(Stored items)
■ ■ ■

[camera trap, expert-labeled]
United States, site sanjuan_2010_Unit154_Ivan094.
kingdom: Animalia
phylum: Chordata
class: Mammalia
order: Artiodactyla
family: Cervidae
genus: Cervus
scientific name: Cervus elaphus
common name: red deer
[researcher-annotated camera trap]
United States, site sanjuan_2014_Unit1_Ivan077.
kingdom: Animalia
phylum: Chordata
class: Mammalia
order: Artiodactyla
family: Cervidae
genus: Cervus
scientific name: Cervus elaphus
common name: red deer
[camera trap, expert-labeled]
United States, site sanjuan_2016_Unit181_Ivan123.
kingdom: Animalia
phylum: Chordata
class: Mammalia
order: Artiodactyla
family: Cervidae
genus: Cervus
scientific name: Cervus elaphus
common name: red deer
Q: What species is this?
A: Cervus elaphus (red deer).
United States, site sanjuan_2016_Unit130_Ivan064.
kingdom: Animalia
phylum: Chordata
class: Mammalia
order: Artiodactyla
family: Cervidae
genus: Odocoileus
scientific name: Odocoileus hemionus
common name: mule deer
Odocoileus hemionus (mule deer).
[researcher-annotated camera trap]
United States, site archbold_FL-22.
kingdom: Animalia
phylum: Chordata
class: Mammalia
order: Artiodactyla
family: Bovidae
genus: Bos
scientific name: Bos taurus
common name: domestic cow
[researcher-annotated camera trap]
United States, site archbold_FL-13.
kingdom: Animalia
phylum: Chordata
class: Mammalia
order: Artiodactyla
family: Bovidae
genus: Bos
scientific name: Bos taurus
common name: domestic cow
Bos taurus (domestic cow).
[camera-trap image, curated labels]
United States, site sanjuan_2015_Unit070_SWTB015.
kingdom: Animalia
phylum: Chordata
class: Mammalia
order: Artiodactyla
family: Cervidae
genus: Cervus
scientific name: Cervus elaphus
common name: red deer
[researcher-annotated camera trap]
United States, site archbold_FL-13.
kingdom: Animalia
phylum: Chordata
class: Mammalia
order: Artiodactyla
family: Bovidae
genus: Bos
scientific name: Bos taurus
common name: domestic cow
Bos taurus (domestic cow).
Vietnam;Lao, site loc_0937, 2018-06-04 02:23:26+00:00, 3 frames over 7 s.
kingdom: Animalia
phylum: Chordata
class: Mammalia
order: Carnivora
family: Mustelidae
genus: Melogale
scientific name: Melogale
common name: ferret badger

■ ■ ■

■ PROBLEM TO WORK ON ■
Please output each record exactly as it appears above.

■ TASK RESPONSE ■
[camera trap, expert-labeled]
United States, site sanjuan_2010_Unit154_Ivan094.
kingdom: Animalia
phylum: Chordata
class: Mammalia
order: Artiodactyla
family: Cervidae
genus: Cervus
scientific name: Cervus elaphus
common name: red deer
[researcher-annotated camera trap]
United States, site sanjuan_2014_Unit1_Ivan077.
kingdom: Animalia
phylum: Chordata
class: Mammalia
order: Artiodactyla
family: Cervidae
genus: Cervus
scientific name: Cervus elaphus
common name: red deer
[camera trap, expert-labeled]
United States, site sanjuan_2016_Unit181_Ivan123.
kingdom: Animalia
phylum: Chordata
class: Mammalia
order: Artiodactyla
family: Cervidae
genus: Cervus
scientific name: Cervus elaphus
common name: red deer
Q: What species is this?
A: Cervus elaphus (red deer).
United States, site sanjuan_2016_Unit130_Ivan064.
kingdom: Animalia
phylum: Chordata
class: Mammalia
order: Artiodactyla
family: Cervidae
genus: Odocoileus
scientific name: Odocoileus hemionus
common name: mule deer
Odocoileus hemionus (mule deer).
[researcher-annotated camera trap]
United States, site archbold_FL-22.
kingdom: Animalia
phylum: Chordata
class: Mammalia
order: Artiodactyla
family: Bovidae
genus: Bos
scientific name: Bos taurus
common name: domestic cow
[researcher-annotated camera trap]
United States, site archbold_FL-13.
kingdom: Animalia
phylum: Chordata
class: Mammalia
order: Artiodactyla
family: Bovidae
genus: Bos
scientific name: Bos taurus
common name: domestic cow
Bos taurus (domestic cow).
[camera-trap image, curated labels]
United States, site sanjuan_2015_Unit070_SWTB015.
kingdom: Animalia
phylum: Chordata
class: Mammalia
order: Artiodactyla
family: Cervidae
genus: Cervus
scientific name: Cervus elaphus
common name: red deer
[researcher-annotated camera trap]
United States, site archbold_FL-13.
kingdom: Animalia
phylum: Chordata
class: Mammalia
order: Artiodactyla
family: Bovidae
genus: Bos
scientific name: Bos taurus
common name: domestic cow
Bos taurus (domestic cow).
Vietnam;Lao, site loc_0937, 2018-06-04 02:23:26+00:00, 3 frames over 7 s.
kingdom: Animalia
phylum: Chordata
class: Mammalia
order: Carnivora
family: Mustelidae
genus: Melogale
scientific name: Melogale
common name: ferret badger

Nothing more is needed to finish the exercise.